Er habe den Eindruck, dass Putin davon überzeugt sei, dass die Vereinigten Staaten nicht nur darauf aus seien, Russland auf dem Schlachtfeld zu besiegen, »sondern Russland als Großmachtrivalen ganz zu eliminieren«. Putin glaube, dass die Konsequenzen für Russland im Moment existentiell seien. »Wir im Westen halten das für paranoid, für verrückt, für übertrieben. Aber das ändert nichts daran, dass die Russen das glauben und dementsprechend handeln. Das heißt, dass wir uns in einer sehr, sehr gefährlichen Situation befinden.«
Ganz aus der Luft gegriffen sind die Existenzängste der Russen nicht. Nach Überzeugung des französischen Philosophen Étienne Balibar zielt die durch den Krieg verstärkte Russophobie nicht nur auf Russland als Staat, sondern auch auf die russische Kultur und die Sprache, wie die Verbannung namhafter Künstler aus der internationalen Kulturszene inzwischen gezeigt hat. Das russische Volk sei nicht mit dem Putin-Regime identisch. Deshalb müsse die Russophobie bekämpft werden. Einen Kompromiss mit dem Putin-Regime hält Balibar für unmöglich.

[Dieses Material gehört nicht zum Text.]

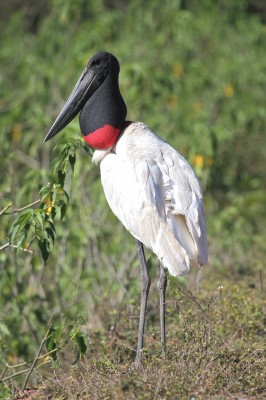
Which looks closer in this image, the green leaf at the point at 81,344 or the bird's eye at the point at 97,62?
the green leaf at the point at 81,344

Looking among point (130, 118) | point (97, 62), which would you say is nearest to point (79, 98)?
point (97, 62)

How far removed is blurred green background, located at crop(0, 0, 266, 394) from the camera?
6949mm

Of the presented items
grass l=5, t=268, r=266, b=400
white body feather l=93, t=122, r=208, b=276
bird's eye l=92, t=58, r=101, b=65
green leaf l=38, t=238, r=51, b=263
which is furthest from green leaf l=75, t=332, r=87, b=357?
bird's eye l=92, t=58, r=101, b=65


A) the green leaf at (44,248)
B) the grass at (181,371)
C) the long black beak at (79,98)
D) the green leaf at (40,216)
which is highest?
the long black beak at (79,98)

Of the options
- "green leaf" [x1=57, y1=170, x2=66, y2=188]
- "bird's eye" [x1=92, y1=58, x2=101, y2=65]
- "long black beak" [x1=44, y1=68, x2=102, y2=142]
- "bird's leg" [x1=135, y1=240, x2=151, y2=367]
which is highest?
"bird's eye" [x1=92, y1=58, x2=101, y2=65]

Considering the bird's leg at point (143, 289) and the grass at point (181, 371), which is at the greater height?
the bird's leg at point (143, 289)

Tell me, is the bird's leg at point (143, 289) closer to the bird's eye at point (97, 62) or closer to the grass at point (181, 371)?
the grass at point (181, 371)

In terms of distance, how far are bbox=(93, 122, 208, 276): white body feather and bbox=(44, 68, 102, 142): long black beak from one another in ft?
2.29

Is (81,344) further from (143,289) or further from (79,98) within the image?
(79,98)

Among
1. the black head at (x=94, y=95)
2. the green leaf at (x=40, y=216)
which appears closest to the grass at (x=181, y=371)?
the green leaf at (x=40, y=216)

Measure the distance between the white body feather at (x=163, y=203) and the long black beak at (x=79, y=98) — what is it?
0.70m

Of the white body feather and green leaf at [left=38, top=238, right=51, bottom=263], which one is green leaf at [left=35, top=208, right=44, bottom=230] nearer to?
green leaf at [left=38, top=238, right=51, bottom=263]

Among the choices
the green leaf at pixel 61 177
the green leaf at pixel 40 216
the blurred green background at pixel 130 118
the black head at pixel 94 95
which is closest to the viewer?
the green leaf at pixel 40 216

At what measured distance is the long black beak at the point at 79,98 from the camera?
5.89 meters
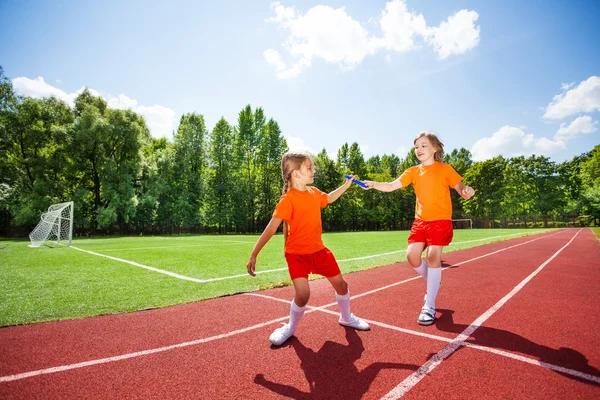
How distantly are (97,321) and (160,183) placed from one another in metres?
37.0

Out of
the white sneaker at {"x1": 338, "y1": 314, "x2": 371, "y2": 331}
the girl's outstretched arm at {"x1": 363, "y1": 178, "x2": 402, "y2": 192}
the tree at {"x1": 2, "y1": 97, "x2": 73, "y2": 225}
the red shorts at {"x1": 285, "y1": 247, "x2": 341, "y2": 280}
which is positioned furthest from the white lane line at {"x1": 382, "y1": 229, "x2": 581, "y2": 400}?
the tree at {"x1": 2, "y1": 97, "x2": 73, "y2": 225}

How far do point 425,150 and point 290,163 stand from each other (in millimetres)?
2091

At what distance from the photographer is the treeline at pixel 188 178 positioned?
107 feet

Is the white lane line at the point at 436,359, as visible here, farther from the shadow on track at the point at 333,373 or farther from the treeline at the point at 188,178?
the treeline at the point at 188,178

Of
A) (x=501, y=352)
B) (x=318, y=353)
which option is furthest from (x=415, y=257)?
(x=318, y=353)

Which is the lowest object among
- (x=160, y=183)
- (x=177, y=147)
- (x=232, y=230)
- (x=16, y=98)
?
(x=232, y=230)

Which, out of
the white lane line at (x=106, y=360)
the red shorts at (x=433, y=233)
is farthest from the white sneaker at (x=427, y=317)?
the white lane line at (x=106, y=360)

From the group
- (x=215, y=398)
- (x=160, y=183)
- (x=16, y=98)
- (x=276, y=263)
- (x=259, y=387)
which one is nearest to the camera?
(x=215, y=398)

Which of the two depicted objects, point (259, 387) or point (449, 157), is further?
point (449, 157)

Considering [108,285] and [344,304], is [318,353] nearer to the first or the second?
[344,304]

Der Internationalismus sei notwendiger denn je, wirke aber alarmierend entwaffnet. »Wir müssen die Kampagne gegen Atomwaffen fortsetzen und jede Gelegenheit nutzen, die Vorstellung einer anderen Weltordnung zu vertreten« (Blätter für deutsche und internationale Politik 8/2022).

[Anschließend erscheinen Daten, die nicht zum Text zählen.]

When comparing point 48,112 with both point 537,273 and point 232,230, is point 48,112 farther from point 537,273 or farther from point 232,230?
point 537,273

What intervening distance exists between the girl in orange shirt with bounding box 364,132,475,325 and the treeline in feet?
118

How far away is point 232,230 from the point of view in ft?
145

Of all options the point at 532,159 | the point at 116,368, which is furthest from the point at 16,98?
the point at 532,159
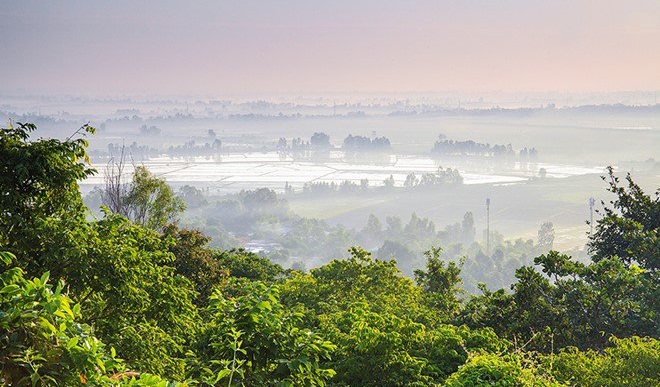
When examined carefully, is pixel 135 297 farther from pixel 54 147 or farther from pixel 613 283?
pixel 613 283

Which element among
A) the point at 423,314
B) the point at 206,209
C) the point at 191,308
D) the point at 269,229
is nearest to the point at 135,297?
the point at 191,308

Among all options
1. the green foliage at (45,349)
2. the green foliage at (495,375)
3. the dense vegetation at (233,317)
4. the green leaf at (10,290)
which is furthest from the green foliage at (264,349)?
the green leaf at (10,290)

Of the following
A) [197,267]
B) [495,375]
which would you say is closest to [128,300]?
[495,375]

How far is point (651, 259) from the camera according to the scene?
78.6 ft

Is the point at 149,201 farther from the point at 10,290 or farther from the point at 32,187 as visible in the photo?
the point at 10,290

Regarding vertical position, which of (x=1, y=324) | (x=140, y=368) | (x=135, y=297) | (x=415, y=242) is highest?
(x=1, y=324)

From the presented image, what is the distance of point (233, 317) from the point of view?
8711mm

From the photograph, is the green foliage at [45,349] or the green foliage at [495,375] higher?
the green foliage at [45,349]

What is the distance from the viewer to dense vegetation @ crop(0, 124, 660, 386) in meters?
5.43

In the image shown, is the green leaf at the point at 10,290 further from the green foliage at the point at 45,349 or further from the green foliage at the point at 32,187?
the green foliage at the point at 32,187

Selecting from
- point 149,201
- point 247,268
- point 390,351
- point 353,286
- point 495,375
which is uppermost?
point 495,375

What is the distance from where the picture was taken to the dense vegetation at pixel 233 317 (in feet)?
17.8

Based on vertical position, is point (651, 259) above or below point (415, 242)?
above

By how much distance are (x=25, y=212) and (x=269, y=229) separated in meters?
142
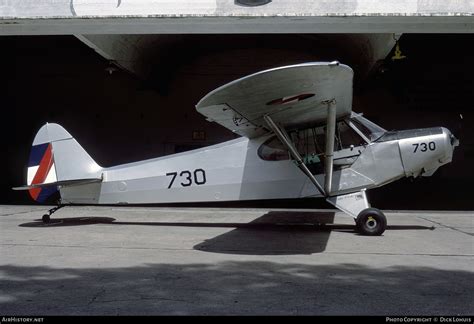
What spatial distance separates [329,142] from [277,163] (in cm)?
146

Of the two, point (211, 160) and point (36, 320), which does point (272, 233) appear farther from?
point (36, 320)

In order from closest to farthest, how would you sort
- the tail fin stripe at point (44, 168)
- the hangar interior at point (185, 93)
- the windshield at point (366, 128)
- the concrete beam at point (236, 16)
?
the windshield at point (366, 128), the tail fin stripe at point (44, 168), the concrete beam at point (236, 16), the hangar interior at point (185, 93)

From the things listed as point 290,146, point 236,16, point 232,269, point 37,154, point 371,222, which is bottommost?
point 232,269

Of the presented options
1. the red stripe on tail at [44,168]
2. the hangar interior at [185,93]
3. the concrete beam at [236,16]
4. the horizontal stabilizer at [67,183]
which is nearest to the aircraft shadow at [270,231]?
the horizontal stabilizer at [67,183]

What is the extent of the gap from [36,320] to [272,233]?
18.4 feet

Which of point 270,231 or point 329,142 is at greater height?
point 329,142

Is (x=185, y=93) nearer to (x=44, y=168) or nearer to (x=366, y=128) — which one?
(x=44, y=168)

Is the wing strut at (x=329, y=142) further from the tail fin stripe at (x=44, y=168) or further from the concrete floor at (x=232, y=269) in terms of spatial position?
the tail fin stripe at (x=44, y=168)

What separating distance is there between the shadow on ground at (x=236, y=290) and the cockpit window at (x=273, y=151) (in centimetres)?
355

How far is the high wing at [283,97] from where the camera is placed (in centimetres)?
600

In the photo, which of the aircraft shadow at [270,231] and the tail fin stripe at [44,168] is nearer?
the aircraft shadow at [270,231]

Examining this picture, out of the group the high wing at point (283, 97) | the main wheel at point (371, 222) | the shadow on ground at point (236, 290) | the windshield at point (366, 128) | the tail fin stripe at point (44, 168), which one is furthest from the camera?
the tail fin stripe at point (44, 168)

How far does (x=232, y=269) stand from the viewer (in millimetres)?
5477

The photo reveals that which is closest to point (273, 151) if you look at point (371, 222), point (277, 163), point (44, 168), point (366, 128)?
point (277, 163)
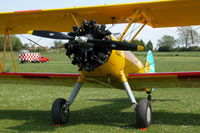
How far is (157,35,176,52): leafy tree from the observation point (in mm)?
8820

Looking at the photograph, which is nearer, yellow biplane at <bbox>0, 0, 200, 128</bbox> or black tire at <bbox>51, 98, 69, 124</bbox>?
yellow biplane at <bbox>0, 0, 200, 128</bbox>

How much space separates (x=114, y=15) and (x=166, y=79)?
203 centimetres

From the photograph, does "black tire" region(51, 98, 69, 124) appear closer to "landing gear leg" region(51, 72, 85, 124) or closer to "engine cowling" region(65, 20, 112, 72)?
"landing gear leg" region(51, 72, 85, 124)

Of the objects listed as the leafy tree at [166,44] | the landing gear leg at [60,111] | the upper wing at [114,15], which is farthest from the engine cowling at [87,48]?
the leafy tree at [166,44]

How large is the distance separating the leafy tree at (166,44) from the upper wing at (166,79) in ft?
5.59

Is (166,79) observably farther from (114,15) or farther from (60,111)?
(60,111)

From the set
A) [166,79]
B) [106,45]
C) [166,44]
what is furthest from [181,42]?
[106,45]

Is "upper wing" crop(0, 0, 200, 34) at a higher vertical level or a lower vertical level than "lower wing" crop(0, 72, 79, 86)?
higher

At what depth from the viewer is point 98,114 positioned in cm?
786

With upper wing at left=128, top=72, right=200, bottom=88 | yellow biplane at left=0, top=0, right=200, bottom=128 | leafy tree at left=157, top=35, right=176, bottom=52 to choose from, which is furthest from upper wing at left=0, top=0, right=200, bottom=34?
upper wing at left=128, top=72, right=200, bottom=88

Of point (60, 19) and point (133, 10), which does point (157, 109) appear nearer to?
point (133, 10)

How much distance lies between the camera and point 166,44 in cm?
923

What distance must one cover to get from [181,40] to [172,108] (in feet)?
6.67

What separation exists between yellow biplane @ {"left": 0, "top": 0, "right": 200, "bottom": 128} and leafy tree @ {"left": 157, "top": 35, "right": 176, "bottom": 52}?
725 mm
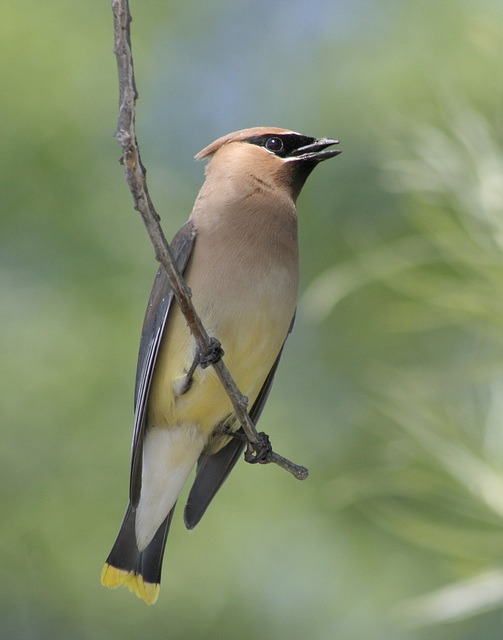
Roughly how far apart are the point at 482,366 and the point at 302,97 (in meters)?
5.22

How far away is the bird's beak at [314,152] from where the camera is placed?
3064mm

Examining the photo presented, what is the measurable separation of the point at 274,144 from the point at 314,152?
144 mm

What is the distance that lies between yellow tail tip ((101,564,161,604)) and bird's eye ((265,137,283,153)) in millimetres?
1464

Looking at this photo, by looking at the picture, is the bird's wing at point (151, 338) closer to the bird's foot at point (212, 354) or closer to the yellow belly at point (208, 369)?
the yellow belly at point (208, 369)

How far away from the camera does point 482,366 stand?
224 cm

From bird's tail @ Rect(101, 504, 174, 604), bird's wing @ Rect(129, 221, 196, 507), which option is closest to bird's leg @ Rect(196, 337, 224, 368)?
bird's wing @ Rect(129, 221, 196, 507)

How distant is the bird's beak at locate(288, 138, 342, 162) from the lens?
10.1 ft

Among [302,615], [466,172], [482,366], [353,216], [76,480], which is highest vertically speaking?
[466,172]

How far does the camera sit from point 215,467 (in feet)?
10.4

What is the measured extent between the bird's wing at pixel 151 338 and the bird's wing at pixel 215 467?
0.19 m

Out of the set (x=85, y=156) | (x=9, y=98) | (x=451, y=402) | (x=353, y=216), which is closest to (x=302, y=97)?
(x=353, y=216)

Einen wesentlichen Schritt weiter geht der in der Friedensbewegung angesehene deutsche Politikwissenschaftler und Mitherausgeber der Blätter, Claus Leggewie. In Heft 7/2022 seines Hausorgans fordert er »die Entfernung Wladimir Putins von der Spitze der russischen Atommacht«. Ein Regimewechsel in Moskau sei »unumgänglich, wenn es Frieden in der Ukraine, in Europa und in der Welt geben« solle. Putin gehöre vor den internationalen Strafgerichtshof und als Kriegsverbrecher von der Weltgemeinschaft für alle Zeit geächtet.
Den Einwand, dass eine kriegerische Attacke auf die russische Föderation die Gefahr einer atomaren Eskalation heraufbeschwöre, lässt Leggewie nicht gelten. Niemand sei der Auffassung, man könne oder solle Putin mit direkter militärischer Gewalt aus dem Kreml entfernen. Sein Abgang würde allein durch eine nicht mehr als Sieg zu verkaufende Niederlage der russischen Armee in der Ukraine besiegelt.

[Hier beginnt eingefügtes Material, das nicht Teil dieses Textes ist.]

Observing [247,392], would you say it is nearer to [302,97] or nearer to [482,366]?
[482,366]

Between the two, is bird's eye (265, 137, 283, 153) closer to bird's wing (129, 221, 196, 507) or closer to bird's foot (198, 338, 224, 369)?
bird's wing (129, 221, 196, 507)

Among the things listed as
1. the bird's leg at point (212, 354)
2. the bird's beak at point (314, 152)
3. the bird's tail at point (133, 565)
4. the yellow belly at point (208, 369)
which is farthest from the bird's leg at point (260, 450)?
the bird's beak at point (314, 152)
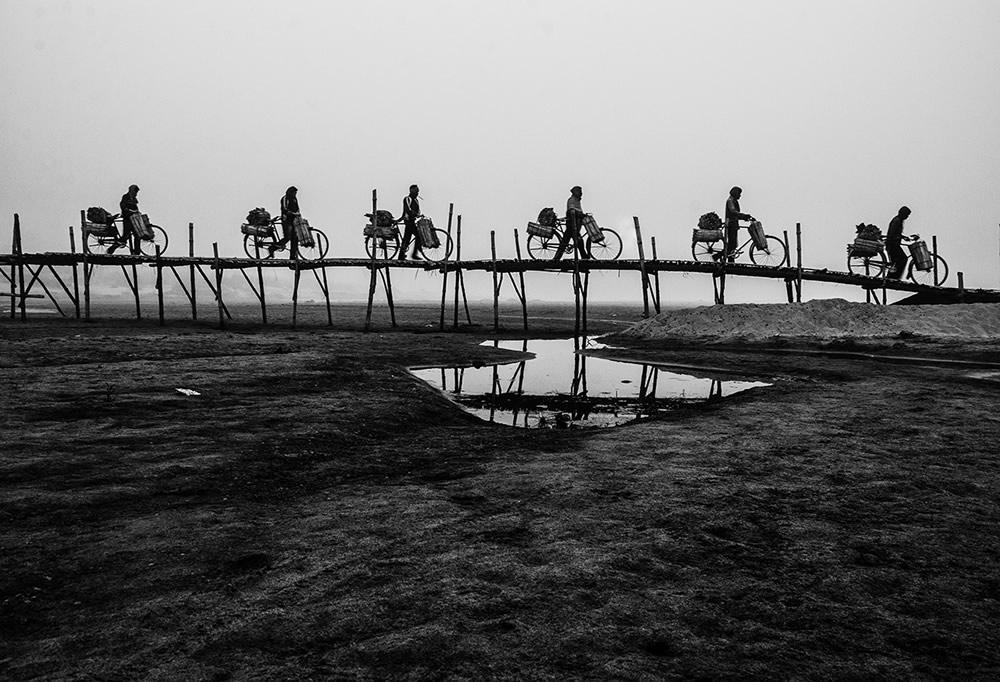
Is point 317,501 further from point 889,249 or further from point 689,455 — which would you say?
point 889,249

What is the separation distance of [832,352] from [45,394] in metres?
13.9

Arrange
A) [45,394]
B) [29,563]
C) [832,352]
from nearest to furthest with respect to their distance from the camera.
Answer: [29,563]
[45,394]
[832,352]

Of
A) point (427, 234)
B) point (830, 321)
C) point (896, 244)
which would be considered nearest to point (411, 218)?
point (427, 234)

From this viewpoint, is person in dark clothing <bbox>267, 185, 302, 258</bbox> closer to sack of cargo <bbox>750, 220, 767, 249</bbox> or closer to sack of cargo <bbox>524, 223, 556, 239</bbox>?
sack of cargo <bbox>524, 223, 556, 239</bbox>

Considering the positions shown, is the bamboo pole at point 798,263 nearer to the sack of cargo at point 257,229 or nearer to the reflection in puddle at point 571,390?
the reflection in puddle at point 571,390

In derselben Ausgabe der Blätter hält der deutsche Politikwissenschaftler Herfried Münkler seinem Kollegen Leggewie entgegen, dass die vollständige militärische Niederringung einer Atommacht zu keiner Zeit im Bereich des Möglichen gelegen habe. Sie könne nicht von außen erzwungen werden, sondern müsse aus dem Inneren heraus erfolgen. Dazu könne es durchaus kommen, etwa wenn russische Soldaten massenhaft die ihnen erteilten Befehle verweigern oder die Spitzen des Sicherheitsapparates nicht länger bereit seien, Putins ruinösem Kurs weiter zu folgen. Auf all das habe der Westen jedoch nur indirekten Einfluss, und dabei sollte er es auch belassen. Mit dem Projekt eines Regimewechsels gehe man ein unkontrollierbares Risiko ein, so wünschenswert es wäre, dass der »notorische Störenfried im Osten Europas« verschwände.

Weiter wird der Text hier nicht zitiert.